Instruction:
Reproduce the passage of the bin Laden essay word for word, beginning at "On that fateful" and ending after "a light aircraft.".

Reading text:
##############################
Osama bin Laden and the legacy of 9/11
by Anthony Tucker-Jones
9/11 turned the world upside down but the Arab spring has shown the irrelevancy of bin Laden's legacy
Just short of the tenth anniversary of 9/11, the world's most wanted terrorist leader Osama Bin Laden was finally brought to justice. On 1 May 2011 he was cornered by US Special Forces and shot dead in Abbotabad, 60 miles north of the Pakistani capital Islamabad. His death was in many ways disappointing; after a decade it was an anti-climax to what has been dubbed erroneously the 'war on terror'.
On that fateful day of 9/11 I was in my office in the Old War Office Building in London when a colleague informed me that a plane had flown into one of the World Trade towers in New York. I had shown little interest and like many assumed it had been an accident involving a light aircraft.
Subsequently, I watched transfixed along with the rest of the world as the news networks showed the two jumbo jets crashing into the towers over and over again until you felt numb. In Washington DC the Pentagon suffered a similar attack, while another aircraft crashed in the woods near Shanksville, Pennsylvania.
Even now it is hard to comprehend the scale of destruction in New York – but what really stayed with me were the awful images of the jumpers. Many poor souls were simply driven out the windows by the force of the flames and explosions, but some chose not to burn or choke to death and consigned themselves to a terrible fall.
At the end of the Cold War, Western intelligence had been painfully slow to adapt as it sought to identify new enemies. Now that the certainty of the nuclear face off between the two superpowers had ended the new threat was the proliferation of weapons of mass destruction. Countries not considered allies seeking these capabilities were deemed pariah states; they were the new enemy. In the meantime militant Islam was slipping largely unnoticed under the radar.
As a former member of the Defence Intelligence organisation I was closely involved in Op Enduring Freedom in 2001 and the subsequent 'war on terror.' At the time the task of running Osama bin laden, his right hand man Ayaman al-Zawahiri and Taliban leader Mullah Omar to ground in the mountains of Afghanistan seemed a fruitless task.
##############################
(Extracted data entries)
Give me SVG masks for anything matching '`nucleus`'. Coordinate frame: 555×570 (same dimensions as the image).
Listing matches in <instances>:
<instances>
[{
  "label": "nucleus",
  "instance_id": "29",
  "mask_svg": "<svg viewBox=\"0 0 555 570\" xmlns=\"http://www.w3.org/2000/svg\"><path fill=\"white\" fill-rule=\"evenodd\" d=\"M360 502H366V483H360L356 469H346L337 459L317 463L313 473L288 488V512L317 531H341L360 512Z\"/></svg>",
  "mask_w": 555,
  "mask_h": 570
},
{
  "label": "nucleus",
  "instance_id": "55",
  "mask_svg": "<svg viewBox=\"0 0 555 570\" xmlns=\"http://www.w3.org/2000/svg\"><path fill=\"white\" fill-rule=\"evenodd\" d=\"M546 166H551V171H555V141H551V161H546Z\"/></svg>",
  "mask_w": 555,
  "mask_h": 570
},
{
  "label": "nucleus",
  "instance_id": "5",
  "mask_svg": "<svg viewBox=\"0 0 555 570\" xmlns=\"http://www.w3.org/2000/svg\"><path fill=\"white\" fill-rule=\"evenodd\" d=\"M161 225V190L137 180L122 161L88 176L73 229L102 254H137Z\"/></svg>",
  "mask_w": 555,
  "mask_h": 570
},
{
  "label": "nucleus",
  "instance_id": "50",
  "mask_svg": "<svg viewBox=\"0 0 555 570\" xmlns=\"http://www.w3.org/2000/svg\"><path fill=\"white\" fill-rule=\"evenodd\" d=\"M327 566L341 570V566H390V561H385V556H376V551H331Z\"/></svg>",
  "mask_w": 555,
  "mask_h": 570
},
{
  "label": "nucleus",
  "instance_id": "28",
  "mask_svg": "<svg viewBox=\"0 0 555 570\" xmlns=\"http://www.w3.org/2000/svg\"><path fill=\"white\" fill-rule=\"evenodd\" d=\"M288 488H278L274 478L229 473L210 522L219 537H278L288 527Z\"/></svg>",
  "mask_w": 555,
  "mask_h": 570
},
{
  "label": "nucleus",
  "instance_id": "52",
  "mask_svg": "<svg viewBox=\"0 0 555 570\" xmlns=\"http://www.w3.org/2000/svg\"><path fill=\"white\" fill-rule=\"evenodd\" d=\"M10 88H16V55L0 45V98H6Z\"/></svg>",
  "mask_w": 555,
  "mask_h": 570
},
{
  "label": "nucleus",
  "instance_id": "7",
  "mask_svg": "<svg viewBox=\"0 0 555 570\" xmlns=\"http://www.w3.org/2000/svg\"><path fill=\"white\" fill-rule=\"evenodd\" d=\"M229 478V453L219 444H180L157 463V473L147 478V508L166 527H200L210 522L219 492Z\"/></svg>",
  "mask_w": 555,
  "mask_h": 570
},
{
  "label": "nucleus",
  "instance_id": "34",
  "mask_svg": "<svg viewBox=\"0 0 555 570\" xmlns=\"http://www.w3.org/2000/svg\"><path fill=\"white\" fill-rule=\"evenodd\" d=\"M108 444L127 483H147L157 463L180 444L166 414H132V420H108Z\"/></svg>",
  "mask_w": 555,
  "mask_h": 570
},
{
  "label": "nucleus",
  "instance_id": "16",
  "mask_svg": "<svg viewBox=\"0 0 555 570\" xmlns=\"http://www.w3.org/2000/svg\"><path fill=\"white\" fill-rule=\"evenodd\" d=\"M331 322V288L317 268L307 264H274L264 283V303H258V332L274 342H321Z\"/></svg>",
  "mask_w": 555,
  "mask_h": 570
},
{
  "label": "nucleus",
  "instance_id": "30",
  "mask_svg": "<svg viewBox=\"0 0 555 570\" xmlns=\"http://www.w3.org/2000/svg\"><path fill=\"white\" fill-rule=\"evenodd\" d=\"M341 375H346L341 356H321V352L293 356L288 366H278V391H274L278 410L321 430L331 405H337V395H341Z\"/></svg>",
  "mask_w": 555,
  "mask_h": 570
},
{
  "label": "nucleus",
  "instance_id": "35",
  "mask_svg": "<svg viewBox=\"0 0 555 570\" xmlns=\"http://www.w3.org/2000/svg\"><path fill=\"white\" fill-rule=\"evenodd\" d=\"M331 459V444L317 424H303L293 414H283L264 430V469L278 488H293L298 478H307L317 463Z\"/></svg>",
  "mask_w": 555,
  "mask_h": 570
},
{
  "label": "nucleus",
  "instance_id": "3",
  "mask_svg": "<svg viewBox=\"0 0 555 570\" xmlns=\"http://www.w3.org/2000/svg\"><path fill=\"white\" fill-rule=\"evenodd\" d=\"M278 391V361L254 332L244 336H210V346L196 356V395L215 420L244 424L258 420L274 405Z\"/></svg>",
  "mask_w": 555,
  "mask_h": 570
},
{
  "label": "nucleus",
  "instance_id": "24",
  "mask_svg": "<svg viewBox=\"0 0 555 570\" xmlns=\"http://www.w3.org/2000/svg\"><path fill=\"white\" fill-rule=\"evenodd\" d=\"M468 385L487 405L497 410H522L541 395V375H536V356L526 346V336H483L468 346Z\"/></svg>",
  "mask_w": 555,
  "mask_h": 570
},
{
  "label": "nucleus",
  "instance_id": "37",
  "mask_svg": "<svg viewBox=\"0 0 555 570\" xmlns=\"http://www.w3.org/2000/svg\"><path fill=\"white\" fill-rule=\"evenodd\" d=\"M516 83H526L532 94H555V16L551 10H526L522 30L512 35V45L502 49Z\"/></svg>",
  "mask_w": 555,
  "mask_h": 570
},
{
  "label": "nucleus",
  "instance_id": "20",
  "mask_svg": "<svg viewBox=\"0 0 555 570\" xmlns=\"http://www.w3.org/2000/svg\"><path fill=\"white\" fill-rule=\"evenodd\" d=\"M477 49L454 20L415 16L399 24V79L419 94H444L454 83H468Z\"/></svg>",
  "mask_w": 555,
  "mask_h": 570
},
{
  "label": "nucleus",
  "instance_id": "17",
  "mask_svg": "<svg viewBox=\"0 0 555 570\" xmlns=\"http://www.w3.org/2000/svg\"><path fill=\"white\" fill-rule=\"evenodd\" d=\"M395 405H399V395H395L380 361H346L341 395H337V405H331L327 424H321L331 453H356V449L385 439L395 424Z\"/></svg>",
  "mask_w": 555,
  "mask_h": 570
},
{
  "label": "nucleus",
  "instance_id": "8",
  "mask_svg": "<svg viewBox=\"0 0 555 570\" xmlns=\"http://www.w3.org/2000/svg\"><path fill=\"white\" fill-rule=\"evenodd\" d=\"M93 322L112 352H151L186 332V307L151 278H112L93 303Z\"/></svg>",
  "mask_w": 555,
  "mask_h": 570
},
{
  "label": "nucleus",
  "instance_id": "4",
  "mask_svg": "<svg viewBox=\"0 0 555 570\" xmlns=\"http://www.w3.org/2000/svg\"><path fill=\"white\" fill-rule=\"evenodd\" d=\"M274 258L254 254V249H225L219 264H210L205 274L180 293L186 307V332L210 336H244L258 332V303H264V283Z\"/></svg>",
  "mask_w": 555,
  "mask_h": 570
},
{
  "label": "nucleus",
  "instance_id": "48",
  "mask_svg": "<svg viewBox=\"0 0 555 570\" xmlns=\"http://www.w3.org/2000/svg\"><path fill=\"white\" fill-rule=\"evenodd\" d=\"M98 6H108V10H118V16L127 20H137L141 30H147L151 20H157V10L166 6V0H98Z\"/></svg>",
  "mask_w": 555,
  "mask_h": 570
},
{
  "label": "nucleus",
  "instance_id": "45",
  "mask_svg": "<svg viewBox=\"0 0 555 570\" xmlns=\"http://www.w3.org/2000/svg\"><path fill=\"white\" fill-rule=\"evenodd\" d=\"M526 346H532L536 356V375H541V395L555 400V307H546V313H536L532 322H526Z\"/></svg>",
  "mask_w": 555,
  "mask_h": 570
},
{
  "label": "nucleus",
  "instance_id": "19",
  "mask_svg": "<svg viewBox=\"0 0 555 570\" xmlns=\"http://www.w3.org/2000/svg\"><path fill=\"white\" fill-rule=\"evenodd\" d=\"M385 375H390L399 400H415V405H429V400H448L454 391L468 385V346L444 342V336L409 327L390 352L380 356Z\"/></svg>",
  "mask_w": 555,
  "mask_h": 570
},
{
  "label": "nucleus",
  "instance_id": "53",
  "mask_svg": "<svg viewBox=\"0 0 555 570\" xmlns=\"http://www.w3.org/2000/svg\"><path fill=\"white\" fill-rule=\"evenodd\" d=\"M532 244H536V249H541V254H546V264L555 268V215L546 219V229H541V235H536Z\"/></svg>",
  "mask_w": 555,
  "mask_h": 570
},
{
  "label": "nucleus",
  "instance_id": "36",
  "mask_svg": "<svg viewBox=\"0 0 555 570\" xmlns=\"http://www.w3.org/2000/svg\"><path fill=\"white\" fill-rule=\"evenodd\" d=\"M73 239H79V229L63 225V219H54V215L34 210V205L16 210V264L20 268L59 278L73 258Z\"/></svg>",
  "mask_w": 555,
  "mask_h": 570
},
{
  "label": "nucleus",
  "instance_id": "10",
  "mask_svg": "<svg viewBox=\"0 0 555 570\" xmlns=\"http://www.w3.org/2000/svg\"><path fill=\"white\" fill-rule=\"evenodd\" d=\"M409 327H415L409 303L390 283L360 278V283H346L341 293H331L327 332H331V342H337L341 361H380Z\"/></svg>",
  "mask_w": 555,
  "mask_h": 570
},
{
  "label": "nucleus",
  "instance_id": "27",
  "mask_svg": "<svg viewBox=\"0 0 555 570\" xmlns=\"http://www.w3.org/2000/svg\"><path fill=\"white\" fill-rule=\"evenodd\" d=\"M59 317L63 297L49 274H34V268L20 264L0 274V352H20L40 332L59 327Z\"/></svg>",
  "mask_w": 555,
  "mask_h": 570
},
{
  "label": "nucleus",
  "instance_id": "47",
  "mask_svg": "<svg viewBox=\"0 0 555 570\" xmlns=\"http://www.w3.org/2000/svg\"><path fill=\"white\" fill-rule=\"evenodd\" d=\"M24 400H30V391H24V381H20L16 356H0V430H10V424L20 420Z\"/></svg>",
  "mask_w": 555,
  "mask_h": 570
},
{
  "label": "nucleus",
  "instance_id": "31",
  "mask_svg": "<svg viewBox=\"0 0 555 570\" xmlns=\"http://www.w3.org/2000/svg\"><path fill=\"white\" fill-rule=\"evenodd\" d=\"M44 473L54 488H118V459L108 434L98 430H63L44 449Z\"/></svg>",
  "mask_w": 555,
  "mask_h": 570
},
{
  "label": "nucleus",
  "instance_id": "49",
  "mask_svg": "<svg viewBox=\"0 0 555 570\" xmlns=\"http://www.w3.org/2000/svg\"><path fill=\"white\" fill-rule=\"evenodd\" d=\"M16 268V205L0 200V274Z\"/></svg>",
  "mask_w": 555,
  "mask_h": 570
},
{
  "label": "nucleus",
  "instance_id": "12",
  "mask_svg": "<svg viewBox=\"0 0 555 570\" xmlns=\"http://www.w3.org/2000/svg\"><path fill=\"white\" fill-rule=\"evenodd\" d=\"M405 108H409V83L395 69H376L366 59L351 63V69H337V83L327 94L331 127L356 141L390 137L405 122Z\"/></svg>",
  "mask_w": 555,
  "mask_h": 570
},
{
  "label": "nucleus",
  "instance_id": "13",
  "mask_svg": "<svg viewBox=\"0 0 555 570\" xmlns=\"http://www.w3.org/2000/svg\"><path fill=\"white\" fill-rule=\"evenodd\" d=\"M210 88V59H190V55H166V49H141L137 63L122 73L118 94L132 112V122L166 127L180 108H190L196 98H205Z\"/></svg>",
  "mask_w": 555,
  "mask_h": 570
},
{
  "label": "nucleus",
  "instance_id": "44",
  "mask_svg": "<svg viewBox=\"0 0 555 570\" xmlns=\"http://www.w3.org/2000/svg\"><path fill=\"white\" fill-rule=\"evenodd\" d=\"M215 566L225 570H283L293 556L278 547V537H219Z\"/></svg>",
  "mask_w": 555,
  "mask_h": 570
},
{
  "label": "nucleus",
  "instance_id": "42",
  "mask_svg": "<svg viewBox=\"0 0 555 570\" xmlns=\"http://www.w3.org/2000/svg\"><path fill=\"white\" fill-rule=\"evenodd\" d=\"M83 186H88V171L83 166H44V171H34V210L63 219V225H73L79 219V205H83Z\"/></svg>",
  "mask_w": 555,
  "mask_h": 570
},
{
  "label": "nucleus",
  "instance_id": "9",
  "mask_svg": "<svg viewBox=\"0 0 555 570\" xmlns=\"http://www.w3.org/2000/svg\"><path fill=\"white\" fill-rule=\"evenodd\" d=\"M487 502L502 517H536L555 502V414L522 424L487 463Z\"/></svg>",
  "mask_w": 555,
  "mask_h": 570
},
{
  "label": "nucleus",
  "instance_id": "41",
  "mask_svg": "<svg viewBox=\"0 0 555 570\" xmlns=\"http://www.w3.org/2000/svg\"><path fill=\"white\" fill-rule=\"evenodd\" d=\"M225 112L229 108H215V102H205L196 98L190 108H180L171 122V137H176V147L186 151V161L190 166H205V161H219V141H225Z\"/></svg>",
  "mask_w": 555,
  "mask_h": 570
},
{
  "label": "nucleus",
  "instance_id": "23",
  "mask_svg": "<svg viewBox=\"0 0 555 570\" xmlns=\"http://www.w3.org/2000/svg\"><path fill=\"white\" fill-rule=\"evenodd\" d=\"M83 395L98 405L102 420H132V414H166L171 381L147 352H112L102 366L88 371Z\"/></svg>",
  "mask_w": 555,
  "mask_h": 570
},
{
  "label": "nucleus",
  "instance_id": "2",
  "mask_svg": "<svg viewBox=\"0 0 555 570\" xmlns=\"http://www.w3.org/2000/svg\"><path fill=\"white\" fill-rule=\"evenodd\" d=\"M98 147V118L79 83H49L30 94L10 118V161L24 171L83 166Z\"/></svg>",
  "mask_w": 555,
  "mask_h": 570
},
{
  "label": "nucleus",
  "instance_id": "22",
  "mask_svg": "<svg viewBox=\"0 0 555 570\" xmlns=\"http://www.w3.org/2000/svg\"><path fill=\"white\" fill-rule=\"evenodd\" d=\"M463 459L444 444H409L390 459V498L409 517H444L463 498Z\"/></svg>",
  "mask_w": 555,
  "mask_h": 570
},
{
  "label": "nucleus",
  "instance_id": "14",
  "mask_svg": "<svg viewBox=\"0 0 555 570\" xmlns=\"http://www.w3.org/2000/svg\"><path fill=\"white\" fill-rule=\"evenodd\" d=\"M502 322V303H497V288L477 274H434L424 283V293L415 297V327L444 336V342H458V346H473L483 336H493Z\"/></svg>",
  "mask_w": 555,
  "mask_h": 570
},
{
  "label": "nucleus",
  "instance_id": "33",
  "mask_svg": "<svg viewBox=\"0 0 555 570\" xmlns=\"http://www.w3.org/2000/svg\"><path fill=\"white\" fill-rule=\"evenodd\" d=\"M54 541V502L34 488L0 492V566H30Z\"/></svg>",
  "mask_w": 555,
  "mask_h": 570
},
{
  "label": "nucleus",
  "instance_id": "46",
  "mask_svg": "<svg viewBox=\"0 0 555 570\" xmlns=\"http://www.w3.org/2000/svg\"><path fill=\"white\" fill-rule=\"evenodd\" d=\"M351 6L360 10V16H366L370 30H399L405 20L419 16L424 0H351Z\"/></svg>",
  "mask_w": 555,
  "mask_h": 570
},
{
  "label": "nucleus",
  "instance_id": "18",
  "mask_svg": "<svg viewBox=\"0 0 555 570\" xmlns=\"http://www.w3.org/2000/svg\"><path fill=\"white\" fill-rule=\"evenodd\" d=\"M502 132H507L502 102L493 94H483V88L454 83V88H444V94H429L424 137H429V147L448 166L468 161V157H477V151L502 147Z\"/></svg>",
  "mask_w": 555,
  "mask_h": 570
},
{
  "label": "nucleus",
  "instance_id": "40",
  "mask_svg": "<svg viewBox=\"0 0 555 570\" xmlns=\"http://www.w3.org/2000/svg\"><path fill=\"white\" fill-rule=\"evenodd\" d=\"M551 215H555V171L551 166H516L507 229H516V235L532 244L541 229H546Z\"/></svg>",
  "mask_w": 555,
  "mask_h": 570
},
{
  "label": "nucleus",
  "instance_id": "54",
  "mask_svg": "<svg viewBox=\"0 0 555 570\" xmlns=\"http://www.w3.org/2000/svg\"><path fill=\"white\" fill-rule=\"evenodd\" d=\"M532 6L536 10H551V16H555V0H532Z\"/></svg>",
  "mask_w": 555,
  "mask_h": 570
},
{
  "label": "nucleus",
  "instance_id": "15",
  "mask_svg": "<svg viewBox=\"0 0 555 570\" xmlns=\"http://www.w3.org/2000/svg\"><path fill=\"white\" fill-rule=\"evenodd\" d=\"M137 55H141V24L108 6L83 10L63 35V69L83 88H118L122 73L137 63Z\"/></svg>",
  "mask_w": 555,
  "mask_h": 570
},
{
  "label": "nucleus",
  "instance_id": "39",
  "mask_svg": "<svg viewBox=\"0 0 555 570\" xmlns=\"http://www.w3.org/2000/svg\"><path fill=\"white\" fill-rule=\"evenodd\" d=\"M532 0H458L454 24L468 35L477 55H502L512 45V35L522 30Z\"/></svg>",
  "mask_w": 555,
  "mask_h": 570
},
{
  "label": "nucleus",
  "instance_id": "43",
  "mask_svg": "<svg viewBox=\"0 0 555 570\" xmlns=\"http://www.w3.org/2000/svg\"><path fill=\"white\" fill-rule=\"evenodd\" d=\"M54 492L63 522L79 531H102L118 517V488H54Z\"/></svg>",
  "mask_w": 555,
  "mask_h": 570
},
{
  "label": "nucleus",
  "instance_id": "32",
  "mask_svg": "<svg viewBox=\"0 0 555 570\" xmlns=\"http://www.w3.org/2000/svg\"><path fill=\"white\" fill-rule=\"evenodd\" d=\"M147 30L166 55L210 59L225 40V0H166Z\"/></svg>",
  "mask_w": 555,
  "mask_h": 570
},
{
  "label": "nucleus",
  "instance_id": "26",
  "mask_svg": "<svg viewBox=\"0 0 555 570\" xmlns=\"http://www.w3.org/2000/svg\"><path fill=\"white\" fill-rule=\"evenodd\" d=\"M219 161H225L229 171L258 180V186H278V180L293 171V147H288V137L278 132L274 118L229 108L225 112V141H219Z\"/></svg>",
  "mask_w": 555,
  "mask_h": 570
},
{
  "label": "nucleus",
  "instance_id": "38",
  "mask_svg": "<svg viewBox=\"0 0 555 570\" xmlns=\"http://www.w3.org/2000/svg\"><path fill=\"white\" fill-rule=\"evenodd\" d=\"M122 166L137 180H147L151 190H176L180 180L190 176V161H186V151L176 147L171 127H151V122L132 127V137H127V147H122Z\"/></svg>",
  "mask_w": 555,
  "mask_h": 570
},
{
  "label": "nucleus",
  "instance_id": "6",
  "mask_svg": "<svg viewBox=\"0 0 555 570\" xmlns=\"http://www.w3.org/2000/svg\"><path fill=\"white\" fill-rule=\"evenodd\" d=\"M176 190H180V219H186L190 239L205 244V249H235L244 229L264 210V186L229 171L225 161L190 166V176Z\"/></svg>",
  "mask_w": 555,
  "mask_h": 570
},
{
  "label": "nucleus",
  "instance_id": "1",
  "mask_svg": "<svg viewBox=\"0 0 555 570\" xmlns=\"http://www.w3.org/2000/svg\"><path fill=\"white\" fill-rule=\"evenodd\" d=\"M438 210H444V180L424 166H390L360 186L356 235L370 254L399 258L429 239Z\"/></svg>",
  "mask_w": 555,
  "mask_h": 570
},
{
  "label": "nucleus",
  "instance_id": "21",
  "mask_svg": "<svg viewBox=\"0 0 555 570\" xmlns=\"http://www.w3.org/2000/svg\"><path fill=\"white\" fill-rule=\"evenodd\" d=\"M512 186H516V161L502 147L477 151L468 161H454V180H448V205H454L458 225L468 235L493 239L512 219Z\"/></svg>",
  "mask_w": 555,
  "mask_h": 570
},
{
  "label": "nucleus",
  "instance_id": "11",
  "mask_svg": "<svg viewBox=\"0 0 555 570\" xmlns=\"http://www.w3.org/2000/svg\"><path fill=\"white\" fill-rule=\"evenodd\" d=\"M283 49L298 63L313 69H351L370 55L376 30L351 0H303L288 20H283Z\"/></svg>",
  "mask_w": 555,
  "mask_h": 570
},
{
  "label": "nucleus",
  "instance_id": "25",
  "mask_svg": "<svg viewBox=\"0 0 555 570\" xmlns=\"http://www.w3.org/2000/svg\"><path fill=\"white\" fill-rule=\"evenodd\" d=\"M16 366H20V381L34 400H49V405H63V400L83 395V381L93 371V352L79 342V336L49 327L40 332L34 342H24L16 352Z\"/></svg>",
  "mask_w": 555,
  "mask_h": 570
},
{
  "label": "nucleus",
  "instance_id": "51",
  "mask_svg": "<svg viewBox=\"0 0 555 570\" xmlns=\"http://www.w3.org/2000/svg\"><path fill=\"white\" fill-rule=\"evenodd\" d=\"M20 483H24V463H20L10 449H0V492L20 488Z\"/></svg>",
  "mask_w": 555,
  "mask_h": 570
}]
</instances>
##############################
Output for this task:
On that fateful day of 9/11 I was in my office in the Old War Office Building in London when a colleague informed me that a plane had flown into one of the World Trade towers in New York. I had shown little interest and like many assumed it had been an accident involving a light aircraft.